Seyfullah Koyuncu

Seyfullah Koyuncu

Ayasofya’nın gölgesinde Konya’yı konuştuk

Ayasofya’nın gölgesinde Konya’yı konuştuk

Konya basını olarak Cumartesi günü İstanbul’daydık.

Sultanahmet Meydanı’nda, Ayasofya-i Kebir Cami-i Şerifi’nin gölgesinde çok güzel bir akşam yaşadık.

Anadolu yakasında yağmur sicim gibi yağarken, Avrupa yakasında nemli ve güzel bir İstanbul akşamı vardı. Normalde hasretle beklediğimiz yağmurun, o akşam yağmasını pek istemedik.

Çünkü, Kültür ve Turizm Bakanlığı ile Konya Büyükşehir Belediyesi’nin iş birliğinde düzenlenen “Mevlânâ Gülşenine Davet - GEL” programı ile İstanbul’da Konya coşkusu yaşanması için yerimizi almıştık.

UNESCO tarafından 2023 yılının “Mevlânâ Yılı” olarak takvime alınması nedeniyle, Kültür ve Turizm Bakanlığı, Güzel Sanatlar Genel Müdürlüğü ve Konya Büyükşehir Belediyesi öncülüğünde düzenlenen son etkinliklerden birini yağmura yakalanmadan geride bıraktık.

Sultanahmet Meydanı’nda düzenlenen bu görsel şölende, yurt içinden ve yurt dışından gelen 750 semazen, Sema Ayin-i Şerifi icra etti.

Ayrıca Ahmet Özhan ve Ömer Faruk Belviranlı, etkinliğin solist sanatçıları olarak sahne alırken; solistlere, klasik Türk ve Batı müziği enstrümanları ile bir de görkemli koro eşlik etti.

Hem gözümüzün pası silindi hem de kulağımızın pası silindi.

Başta İstanbullular olmak üzere, yerli ve yabancı turistler ile basın mensupları da programa büyük ilgi gösterdi.

Şölen öncesi, Kültür ve Turizm Bakanı Mehmet Nuri Ersoy ile Konya Büyükşehir Belediye Başkanı Uğur İbrahim Altay, Ayasofya-i Kebir Cami-i Şerifi’ni ziyaret etti.
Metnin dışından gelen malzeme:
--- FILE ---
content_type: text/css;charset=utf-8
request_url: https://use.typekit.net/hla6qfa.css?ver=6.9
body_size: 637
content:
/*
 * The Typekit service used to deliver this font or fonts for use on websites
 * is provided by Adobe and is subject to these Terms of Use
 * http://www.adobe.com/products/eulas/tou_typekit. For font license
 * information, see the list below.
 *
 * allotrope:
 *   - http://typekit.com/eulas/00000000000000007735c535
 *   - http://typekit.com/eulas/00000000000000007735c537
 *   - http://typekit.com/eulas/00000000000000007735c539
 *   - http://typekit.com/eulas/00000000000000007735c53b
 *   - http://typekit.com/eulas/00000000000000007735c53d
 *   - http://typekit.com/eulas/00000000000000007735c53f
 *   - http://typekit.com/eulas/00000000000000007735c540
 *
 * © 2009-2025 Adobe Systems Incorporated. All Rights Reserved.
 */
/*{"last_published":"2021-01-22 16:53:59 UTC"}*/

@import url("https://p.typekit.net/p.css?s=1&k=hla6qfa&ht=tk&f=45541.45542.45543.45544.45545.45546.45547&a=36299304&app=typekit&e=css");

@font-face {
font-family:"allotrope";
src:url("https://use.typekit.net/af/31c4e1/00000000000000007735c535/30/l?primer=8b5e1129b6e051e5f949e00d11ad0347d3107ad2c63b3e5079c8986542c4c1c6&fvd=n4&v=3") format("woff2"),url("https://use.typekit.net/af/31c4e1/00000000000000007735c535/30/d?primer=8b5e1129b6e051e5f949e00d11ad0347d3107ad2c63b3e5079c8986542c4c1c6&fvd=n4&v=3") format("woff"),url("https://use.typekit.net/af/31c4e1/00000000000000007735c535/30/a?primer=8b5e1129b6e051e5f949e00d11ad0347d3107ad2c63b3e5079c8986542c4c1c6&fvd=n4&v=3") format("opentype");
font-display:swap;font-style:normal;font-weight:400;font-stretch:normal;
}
Sayın Bakan ve Başkan Altay’ın samimiyeti ise dikkat çekti.

Görsel şölen sona erdikten sonra ise Başkan Altay, Ayasofya önünde Konya basınının çay sohbetine eşlik etti.

Konya ile ilgili bazı yatırımlardan ve önemli hayallerinden bahsetti. Konya’nın trafiğinin çözümü yolunda yeni projeler üzerinde çalıştıklarını söyledi. Fakat Uğur Başkan o akşam dikkat çeken bir çağrıda da bulundu.

Tarihi Konya diye tabir ettiğimiz aks; Mevlana, Bedesten, Şems gibi şehrin merkezinde olan, Konya’yı Konya yapan, Konya ile özdeşleşen mekanların Konyalılar tarafından daha fazla ziyaret edilmesi gerektiğini belirtti.

Annelere ve babalara, çocuklarının elinden tutup, Mevlana’yı, Bedesten’i, Altın Çarşı’yı, Şems ve Rampalı’yı gezdirmeleri çağrısında bulundu.

Uğur Başkan’ın bu çağrısı bence de önemliydi.

Çünkü günümüzde çocuklar ve gençler ya tablet, bilgisayar başında vakit geçiriyor ya da alışveriş merkezlerinden çıkmıyor. Ne yazık ki birçoğu yaşadığı şehri tanımıyor, bilmiyor.

Bu nedenle ailelerin çocuklarına şehir tanıtması ve sevdirmesi güzel bir yaklaşım olur. Yani şehri imar ederken, gençleri ihmal etmemek gerekiyor.

Şems, Şükran Mahallesi ve Larende aksında uzun zamandır devam eden gettolaşma, yani göçmenlerin yoğunluğu ile başlayan kayıp, şehrin kültürü açısından olumsuz bir tablo çiziyor.

Bu kaybın önüne geçmek için de Konyalıların bu bölgeleri ve özellikle şehir merkezini kaderine terk etmemesi gerekiyor. Konyalıların şehrine sahip çıkması, şehrinin kültürünü koruması, şehrinin marka bölgelerini kimsesiz bırakmaması gerekiyor.